= Contact Group (Balkans) =

Informal group of governments

The Contact Group is the name for an informal grouping of great powers that have a significant interest in policy developments in the Balkans (an International Contact Group). The Contact Group is composed of United States, United Kingdom, France, Germany, Italy, and Russia.

==History==
The Contact Group was first created in response to the war and the crisis in Bosnia in the early 1990s. The Contact Group includes four of the five Permanent Members of the UN Security Council and the countries that invest the heaviest in troops and involvement in the Balkans. Representatives of the EU Council, EU Presidency, European Commission and NATO generally attend Contact Group meetings.

The Contact Group has taken a major interest in the UN-led process to determine the future political status of Kosovo (i.e., whether it should be independent or remain a part of Serbia). The Contact Group meets regularly with UN Special Envoy Martti Ahtisaari, who has been charged with running the future status process.

=== 2006 Activity ===
On July 24, 2006, Contact Group representatives observed the first high-level meeting between the prime ministers and presidents of Kosovo and Serbia to discuss Kosovo's future status. A Contact Group statement issued after the meeting praised Kosovo for demonstrating flexibility in the technical talks underway in the Kosovo future status process, but urged Serbia to demonstrate more flexibility than it had so far.

Contact Group foreign ministers met in New York City on September 20, 2006, in New York City on the margins of the UN General Assembly. U.S. Secretary of State Condoleezza Rice chaired the meeting. After the meeting, the Contact Group issued a press statement restating the goal of achieving a negotiated settlement in the course of 2006.

==Structure==
The Contact Group has no Secretariat or permanent staff—it is simply an informal grouping of countries that meets regularly at various levels to coordinate international policy initiatives in southeast Europe.
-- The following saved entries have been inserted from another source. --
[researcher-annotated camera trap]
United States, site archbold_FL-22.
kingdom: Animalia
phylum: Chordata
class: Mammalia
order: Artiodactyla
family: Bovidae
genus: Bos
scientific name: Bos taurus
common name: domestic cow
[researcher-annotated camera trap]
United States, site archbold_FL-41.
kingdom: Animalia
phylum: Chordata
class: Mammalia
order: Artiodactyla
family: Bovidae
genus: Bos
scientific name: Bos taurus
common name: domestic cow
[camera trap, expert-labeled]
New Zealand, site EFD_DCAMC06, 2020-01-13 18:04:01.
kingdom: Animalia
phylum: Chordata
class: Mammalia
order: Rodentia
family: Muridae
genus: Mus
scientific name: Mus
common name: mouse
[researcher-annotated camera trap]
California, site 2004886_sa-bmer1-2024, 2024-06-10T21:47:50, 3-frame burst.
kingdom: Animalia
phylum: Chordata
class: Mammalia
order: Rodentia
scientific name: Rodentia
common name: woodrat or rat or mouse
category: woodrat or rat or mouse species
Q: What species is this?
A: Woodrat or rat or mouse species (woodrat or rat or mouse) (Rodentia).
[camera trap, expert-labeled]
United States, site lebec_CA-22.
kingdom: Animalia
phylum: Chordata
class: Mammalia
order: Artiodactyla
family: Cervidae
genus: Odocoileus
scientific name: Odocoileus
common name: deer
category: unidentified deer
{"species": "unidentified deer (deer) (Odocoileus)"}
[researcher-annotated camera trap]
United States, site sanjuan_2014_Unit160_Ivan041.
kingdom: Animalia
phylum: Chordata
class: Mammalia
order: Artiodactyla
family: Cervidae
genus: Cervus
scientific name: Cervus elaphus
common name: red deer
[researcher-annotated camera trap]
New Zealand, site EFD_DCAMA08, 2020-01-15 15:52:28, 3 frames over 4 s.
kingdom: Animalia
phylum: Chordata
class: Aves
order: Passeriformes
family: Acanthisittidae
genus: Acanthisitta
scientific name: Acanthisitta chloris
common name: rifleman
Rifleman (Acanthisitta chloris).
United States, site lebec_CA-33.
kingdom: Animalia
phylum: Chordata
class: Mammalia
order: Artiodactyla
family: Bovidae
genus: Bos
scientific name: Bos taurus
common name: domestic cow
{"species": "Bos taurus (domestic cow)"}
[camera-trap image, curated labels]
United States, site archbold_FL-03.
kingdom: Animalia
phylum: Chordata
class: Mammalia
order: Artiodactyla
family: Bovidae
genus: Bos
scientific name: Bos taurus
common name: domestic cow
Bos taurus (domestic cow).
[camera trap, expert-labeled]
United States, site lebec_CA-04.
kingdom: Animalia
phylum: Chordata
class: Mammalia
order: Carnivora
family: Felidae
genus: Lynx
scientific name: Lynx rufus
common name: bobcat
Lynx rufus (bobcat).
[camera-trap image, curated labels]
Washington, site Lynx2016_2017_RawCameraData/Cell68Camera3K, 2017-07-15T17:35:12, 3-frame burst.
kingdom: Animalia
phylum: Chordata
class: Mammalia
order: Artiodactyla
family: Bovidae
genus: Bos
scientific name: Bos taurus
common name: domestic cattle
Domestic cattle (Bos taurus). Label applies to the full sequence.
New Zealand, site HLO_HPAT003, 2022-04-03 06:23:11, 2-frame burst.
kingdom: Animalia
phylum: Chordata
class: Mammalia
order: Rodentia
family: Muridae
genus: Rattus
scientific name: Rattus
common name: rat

Contact Group public statements, often negotiated to painstaking detail within the group, are considered to be significant statements of the international community's policy and intentions in the region. The Contact Group usually meets at the level of Balkans director (i.e., the highest-ranking diplomats in charge of the Balkans in each foreign ministry). Occasionally, however, the Contact Group meets at the level of Political Director or even Foreign Minister.